Referring to FIGS. 4 to 7, the processor 123 may receive a request for the suggestion of a question for personality and aptitude tests for the personality and aptitude tests from the terminal 110 of a user. The processor 123 may extract the corresponding question for personality and aptitude tests, which has been learnt and recommended through an artificial intelligence-based question development model based on the propensity of the terminal 110. In this case, in the process of extracting the question for personality and aptitude tests, the corresponding question for personality and aptitude tests, which has been learnt and recommended through at least one method of zero-shot learning, few-shot learning, and one-shot learning within the question development model, may be extracted. Furthermore, in the process of extracting the question for personality and aptitude tests, a question for personality and aptitude tests may be generated and extracted one by one in real time based on the propensity of the terminal 110 of a user whenever a request for the suggestion of the question for personality and aptitude tests is received. In this case, the artificial intelligence-based question development model may include a generative pre-trained transformer (GPT) model. In this case, the GPT model is a language model, and is pre-trained in a process of trying to figure out what a next word is when previous words are given. The GPT model has one-way property in that calculation is sequentially performed from the start of a sentence.

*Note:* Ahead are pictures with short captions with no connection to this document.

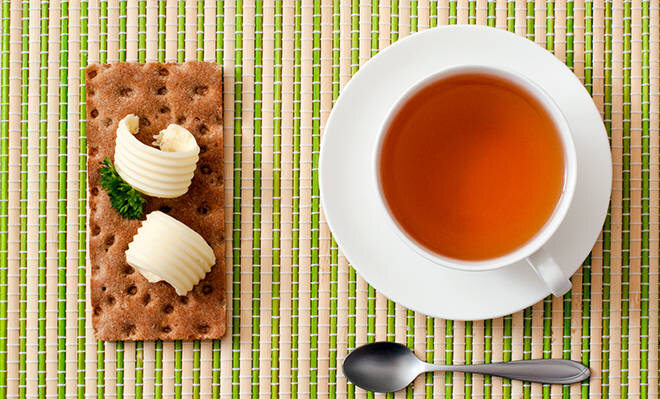 Tee und Knäckebrot auf einer Unterlage schön angerichtet.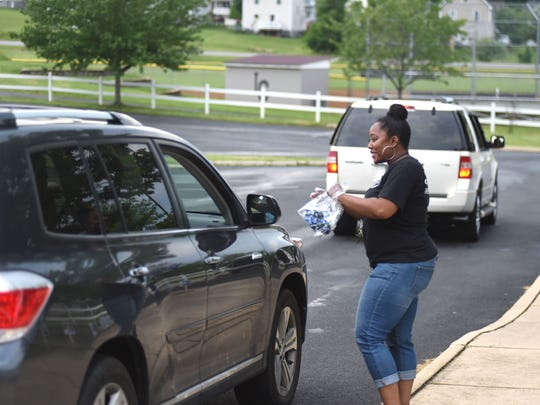 Katrina Lassiter, an assistant principal at Kate Collins Middle School, talks to a student and their family during Thursday's drive-thru celebration for eighth-graders.
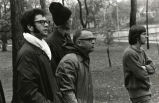 Coach Shimek and others watching cross-country runners, 1972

As illustrated in FIGS. 4 and 5, the GPT model A, B generates results in which an output for a prompt is very stable and repeatedly suitable if only some examples are given. Such an example-based conditioning form has an advantage in that it can be directly applied to several tasks. The GPT model A, B may generate a next question after checking that a user solves a question. Furthermore, the GPT model A, B may generate a list of questions differently for each user. In the present disclosure, an expert may examine a question for personality and aptitude tests, which has been learnt and recommended through the GPT model A, B.

As illustrated in FIG. 6, when receiving a request for the suggestion of a question for personality and aptitude tests from the terminal 110 of a user, the server 120 may extract the corresponding question for personality and aptitude tests from a question database 120a, which has been trained and databased through an artificial intelligence-based question development model, and may transmit the extracted corresponding question for personality and aptitude tests to the terminal 110 of the user. The terminal 110 of the user may display the corresponding question for personality and aptitude tests through a test UI 110a. The user (or a tester) may input a response to the corresponding question for personality and aptitude tests through the test UI 110a.

As illustrated in FIG. 7, the server 120 may include a generative model that suggests next questions one by one on the basis of a real-time response from a user. That is, the server 120 may present one question to the terminal 110 of a user by sampling the question as a unit on the basis of response information. In this case, in the present disclosure, a method of a neural network operating at the backend of the test UI 110a may be performed because a kind of determination for the user needs to be made.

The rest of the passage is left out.